Autoridades de Denver também afirmaram que a cidade abriga grande população imigrante, tornando-se alvo provável de operações do ICE, e que as autoridades eleitorais já agendaram treinamentos para mesários sobre como identificar agentes à paisana e desescalar interações. Em um comunicado, segundo o NYT, o prefeito democrata, Mike Johnston, disse que sua cidade lutaria “com unhas e dentes” para impedir o posicionamento de agentes do ICE perto dos locais de votação.
Os grupos que entraram com a ação argumentam que tais ações violam a lei federal, que “proíbe militares ou outros agentes armados de estarem em qualquer lugar onde uma eleição geral ou especial seja realizada, a menos que tal força seja necessária para repelir inimigos armados dos Estados Unidos”.

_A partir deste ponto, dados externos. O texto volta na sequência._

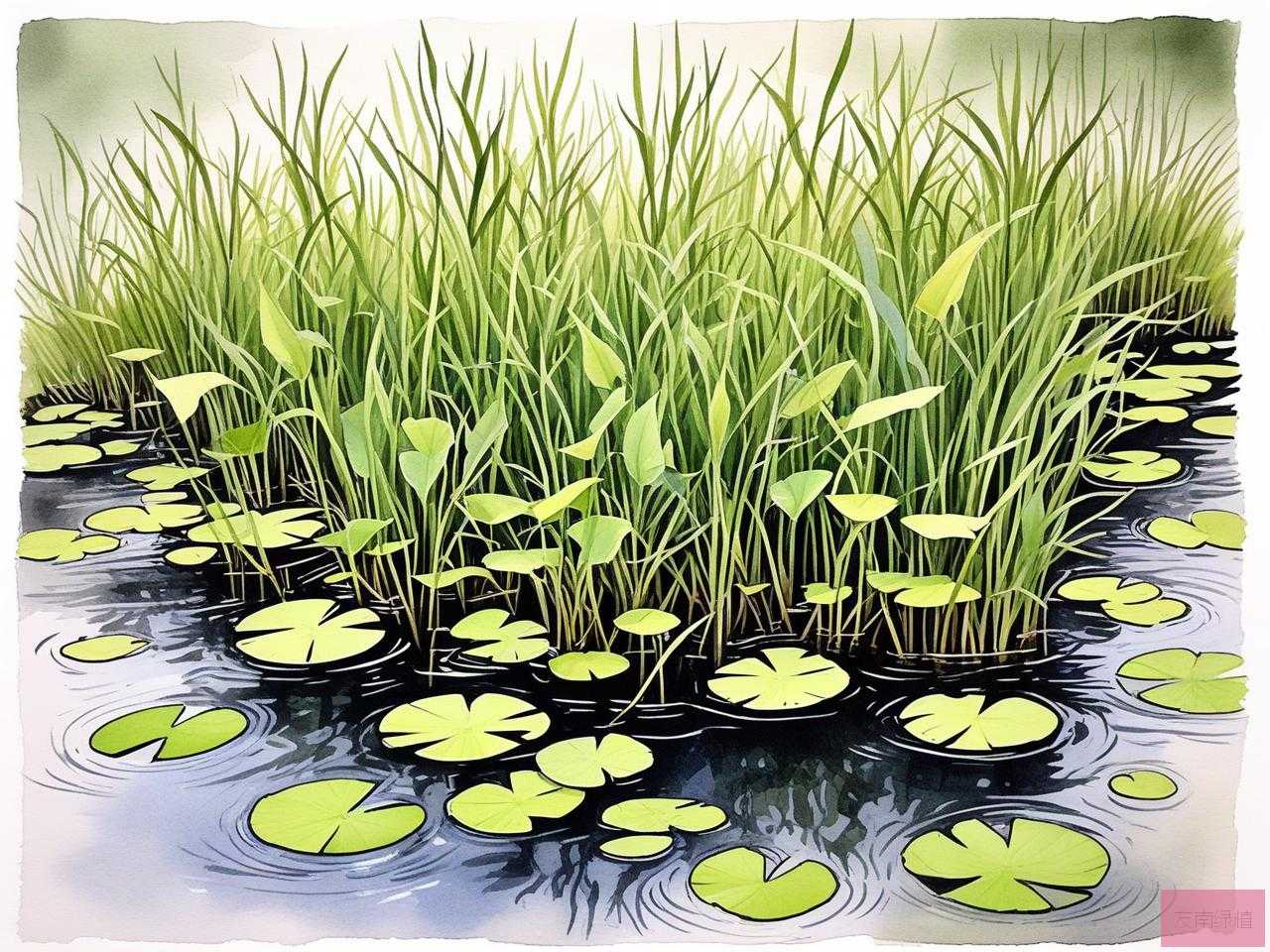 2025年种植密度水生植物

Janet Murguía, da UnidosUS, afirmou que enviar agentes aos locais de votação “não é fiscalização da imigração”, mas “supressão de votos”, enquanto Juan Proaño, da LULAC, classificou as ações como “tentativas do governo de enfraquecer as próprias instituições que deveria proteger”.
Além da preocupação com agentes do ICE, o governo Trump também impôs restrições ao voto por correio, promoveu redistribuição de distritos eleitorais e intensificou esforços para identificar e deportar estrangeiros registrados para votar — sem evidências de fraude generalizada.